Also, to expand on the NBOMe discussion from earlier, there are also NBOH's

And Mescaline-NBOMe


----------



## Budget Buds (Mar 16, 2014)

Another 200 posts of absolute garbage. I'm surprised someone hasn't banned you from this site along time ago. You bring NOTHING positive to this website by means of experience or information, And all you do is cloud up the search function with your useless babble and even more useless "Information" you copy and paste. When someone posts to one of your threads, it is not unusual for you to reply 5 or 6 times with one liner's when one well thought out paragraph would be more then sufficient. Maybe you just lack the brain processes to to for one , or maybe you do get paid to type useless babble by the post. Either way I think you are not a very good RIU'er


----------



## Finshaggy (Mar 16, 2014)

Budget Buds said:


> Another 200 posts of absolute garbage. I'm surprised someone hasn't banned you from this site along time ago. You bring NOTHING positive to this website by means of experience or information, And all you do is cloud up the search function with your useless babble and even more useless "Information" you copy and paste. When someone posts to one of your threads, it is not unusual for you to reply 5 or 6 times with one liner's when one well thought out paragraph would be more then sufficient. Maybe you just lack the brain processes to to for one , or maybe you do get paid to type useless babble by the post. Either way I think you are not a very good RIU'er


 

People thank me specifically for me posts in the Hallucinogenics section all the time. Just not here because there is SO MUCH flaming. But every once in a while someone says exactly what you are saying but in another section, and one lone soul will chime in and say that I do post good stuff in the Hallucinogenics section.
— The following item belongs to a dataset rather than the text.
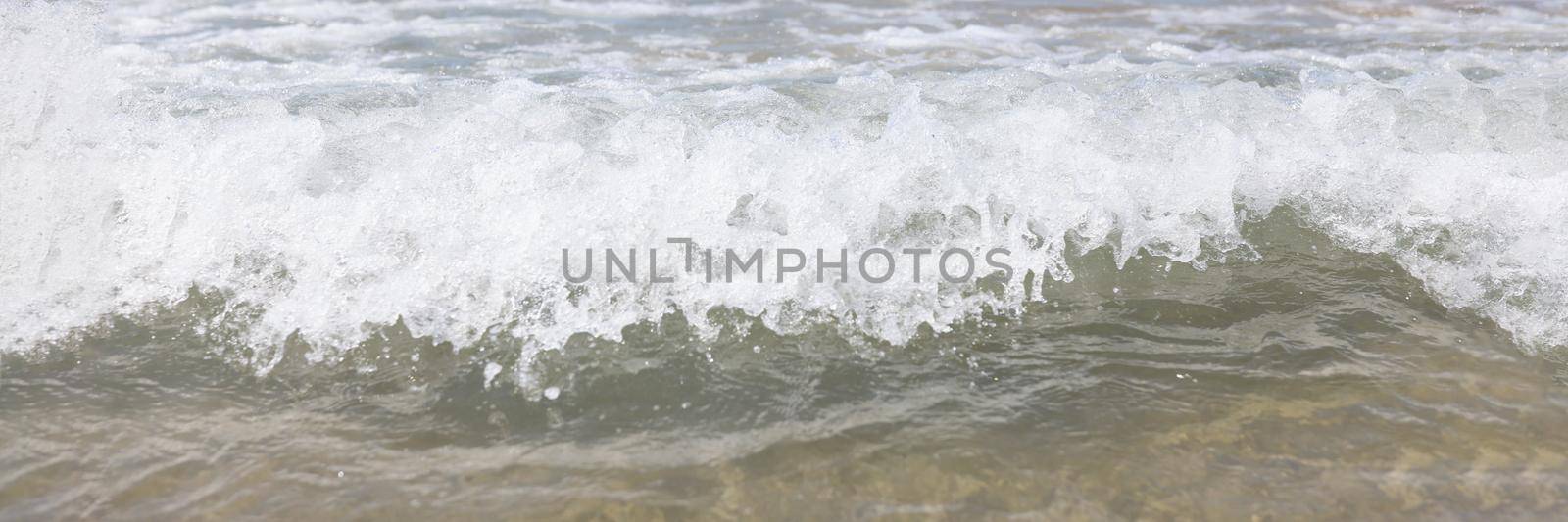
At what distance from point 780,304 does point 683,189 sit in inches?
A: 24.4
I just get flamed SO HARD that most of my threads become useless to anyone not willing to sift through troll shit, but that is not a bad thing, maybe only people that are willing to sift through troll shit should read the stuff I write.


----------



## Finshaggy (Mar 16, 2014)

Budget Buds said:


> Either way I think you are not a very good RIU'er


 I'm so hurt


----------



## Doritos (Mar 16, 2014)

I think finshaggy is of the belief that only he experiences 'creative' thoughts whilst smoking cannabis. Straight, its mainly useless dribble.


----------



## Finshaggy (Mar 16, 2014)

Doritos said:


> I think finshaggy is of the belief that only he experiences 'creative' thoughts whilst smoking cannabis. Straight, its mainly useless dribble.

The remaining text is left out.